Dinheiro para a Biodiversidade
O sentimento de cautela é partilhado por Andrew Thin, presidente da Scottish Land Commission, que está preocupado com o facto de a natureza especulativa do projecto Highlands Rewilding poder expor os habitantes locais a riscos financeiros. O modelo de negócios da empresa “envolve uma alavancagem significativa de capital e previsões de receitas invulgarmente especulativas”, escreveu Thin numa carta a Leggett que vazou nas redes sociais . Isto implica “um elevado grau de risco não apenas para Highlands Rewilding, mas também para as comunidades e funcionários que dependem de você”.
Leggett não se intimida. Ele contratou cientistas para começar a coletar dados nas três propriedades da empresa para registrar as linhas de base contra as quais qualquer melhoria será medida. Isso inclui observações de campo, monitoramento acústico, amostragem de DNA ambiental e instalação de armadilhas fotográficas. A Highlands Rewilding espera poder vender qualquer propriedade intelectual e tecnologia que a equipe desenvolva no processo, contribuindo para sua receita total projetada de £ 100 milhões na próxima década. Os créditos de biodiversidade, gerados a partir das propriedades da própria empresa, bem como daquelas que ela espera eventualmente gerir para outras pessoas, deverão gerar cerca de 70 milhões de libras.

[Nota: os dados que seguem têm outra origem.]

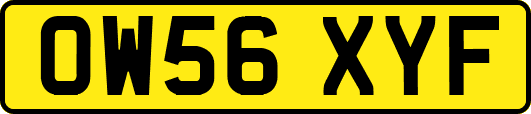 OW56XYF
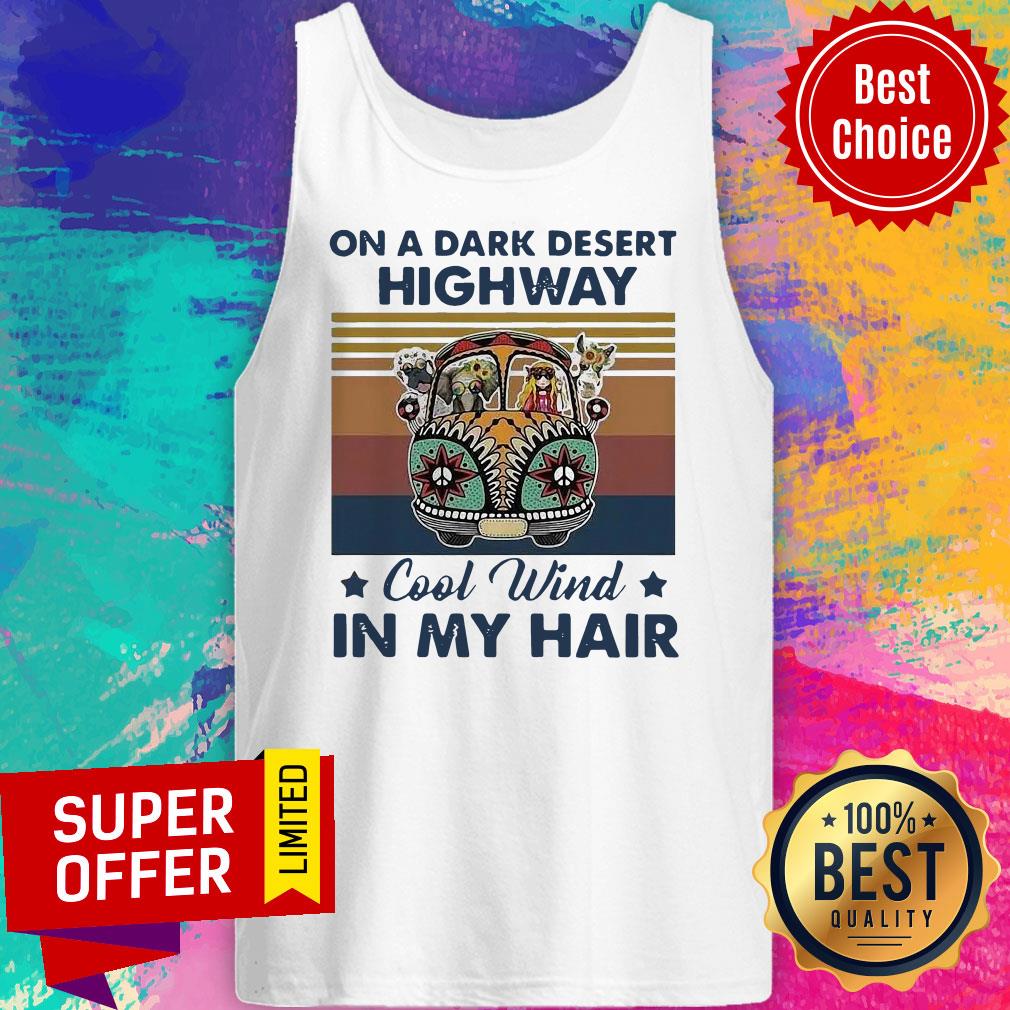 official-on-a-dark-desert-highway-cool-wind-in-my-hair-car-hippie-girl-vintage-tank-top.jpg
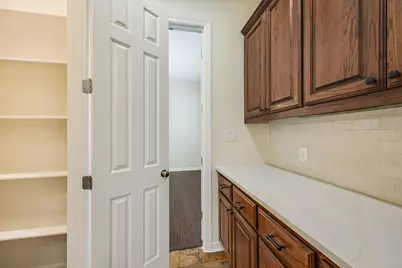 560 Aspen Drive, Austin, TX 78737 - Photo 15
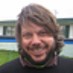 Daniel Charny (@danino) Twitter profile photo Daniel Charny (@danino) Twitter profile photo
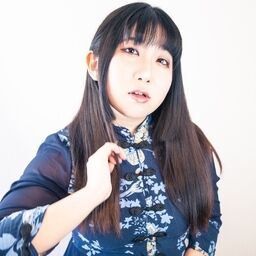 ひぐちいつはふぁんくらぶ
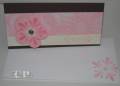 2010/03/05/with_all_my_heart_scrapbook_card_by_catherinep.jpg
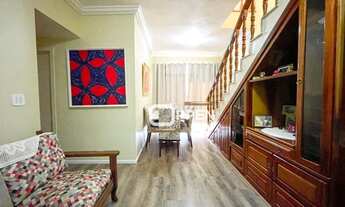 Imagem 3: Cobertura duplex em excelente localização no Braga - Cabo Frio/RJ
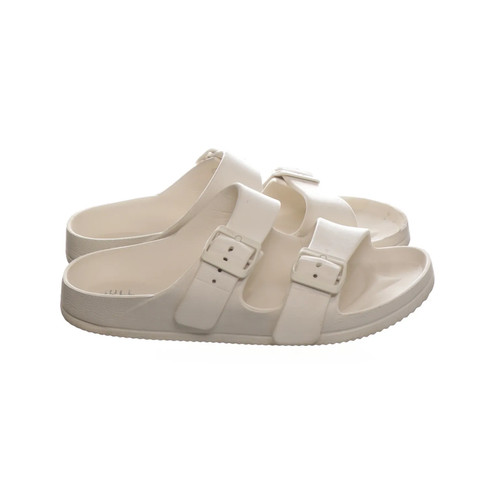 Bullboxer sandalen größe - bullboxer,,
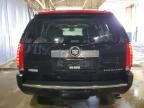 2013 Cadillac Escalade Luxury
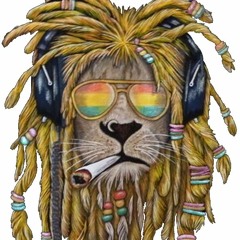 kailoa te mana o te here NoxXxare f3a faa'a vibration 2k23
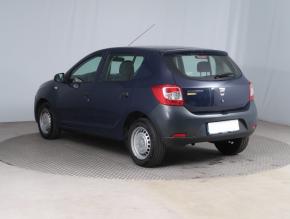 Dacia Sandero  1.2 16V 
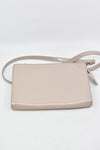 Handbags & Bags - Wittner - HHB - FAS015 - GEE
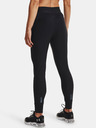 Under Armour Dámské sportovní kalhoty Under Armour Qualifier Run 2.0 Pant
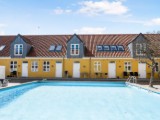 Emne nr.: 548-99936084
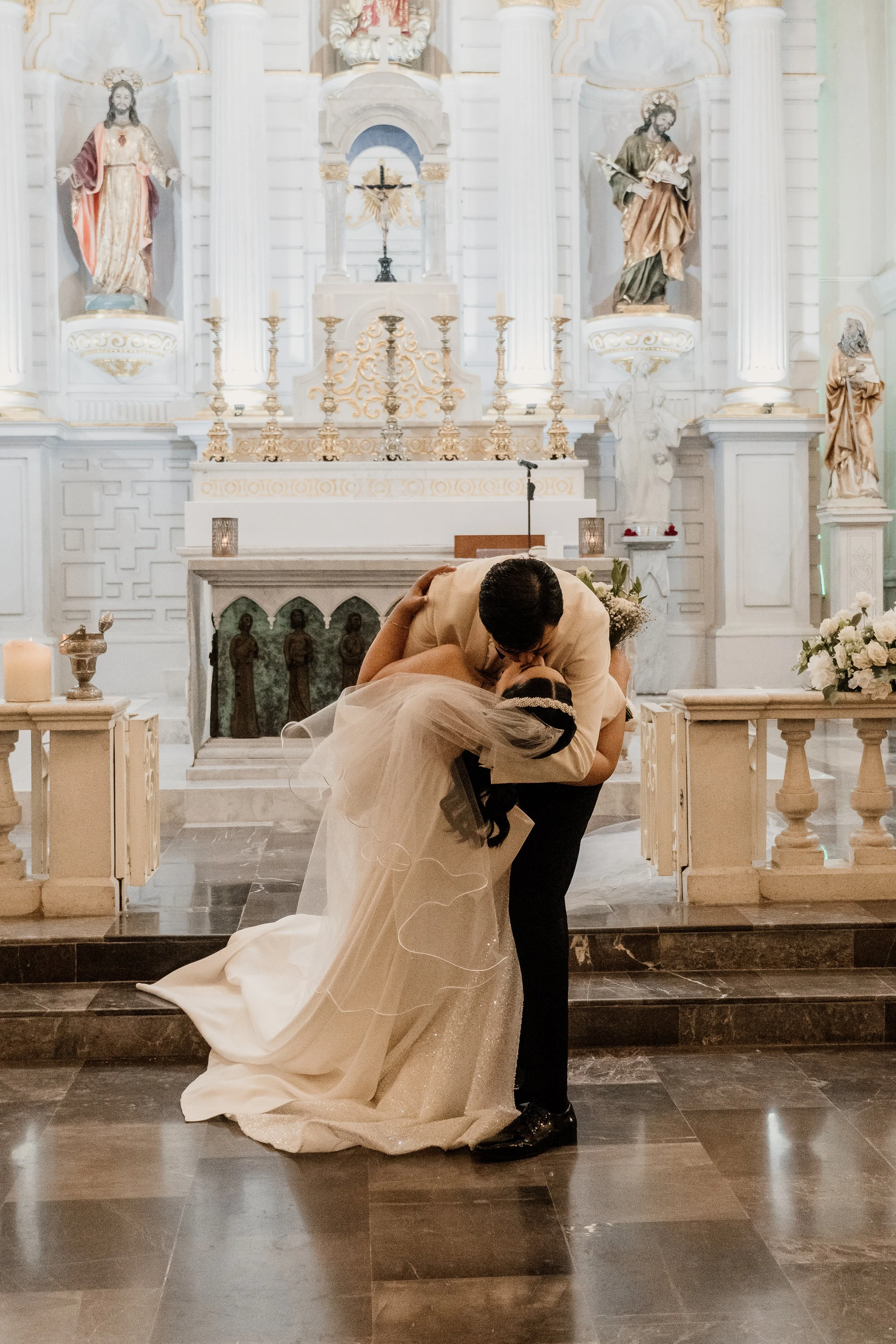 J + G - Wedding Day-309.jpg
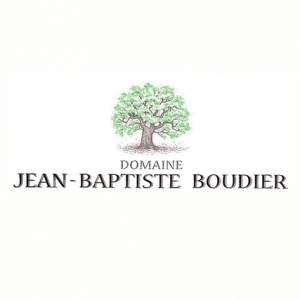 Jean Baptiste Boudier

Leggett reconhece que o seu modelo de negócio é “uma aposta” para que os governos vejam através das mudanças no uso da terra necessárias para atingir as suas metas líquidas zero e de proteção da natureza, mas é uma aposta que ele acha que vale a pena perseguir. “Você apenas tem que fazer a melhor estimativa possível até que o regime político desça”, disse ele. “Estou muito otimista.”